Dokumen Sumber
Matador: Turnamen Olahraga Spanyol
Sumber foto: The Guardian |
Hampir sebulan
ini saya tidak menulis seri Lovember. Alasannya sederhana. Objek yang ingin
saya tulis sakit sampai berhari-hari. Jadi apa yang bisa ditulis dari orang
sakit? Selepas ia sembuh, ganti saya sakit. Saking berjodohnya, sakit pun kami
jalani bersama.
Hari ini
saya baru bisa menulis kembali.
Tak banyak
informasi yang didapat orang sakit selain bagaimana ia segera sembuh dan segera
beraktivitas seperti biasa.
Sepanjang
menikmati sakit, saya membaca beberapa lembar buku dan kitab-kitab selama di
pesantren. Kadang saya menikmatinya juga dengan bermain TTS versi terbaru di
Play Store.

Informasi yang Ditampilkan

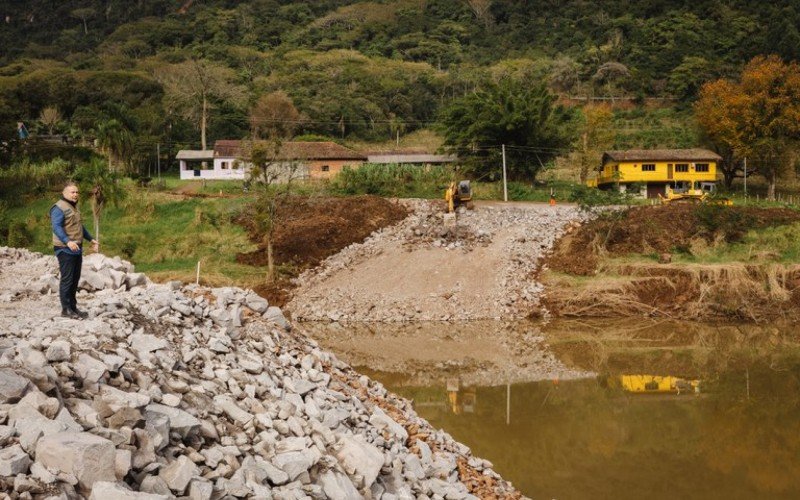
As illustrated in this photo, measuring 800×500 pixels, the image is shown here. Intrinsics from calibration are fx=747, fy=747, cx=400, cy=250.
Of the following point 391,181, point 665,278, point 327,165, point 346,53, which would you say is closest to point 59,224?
point 665,278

Tujuan Latihan
Terjemahkan kalimat "Hari ini saya baru bisa menulis kembali." dari dokumen sumber ke dalam bahasa Inggris.

Jawaban
Only today have I been able to write again.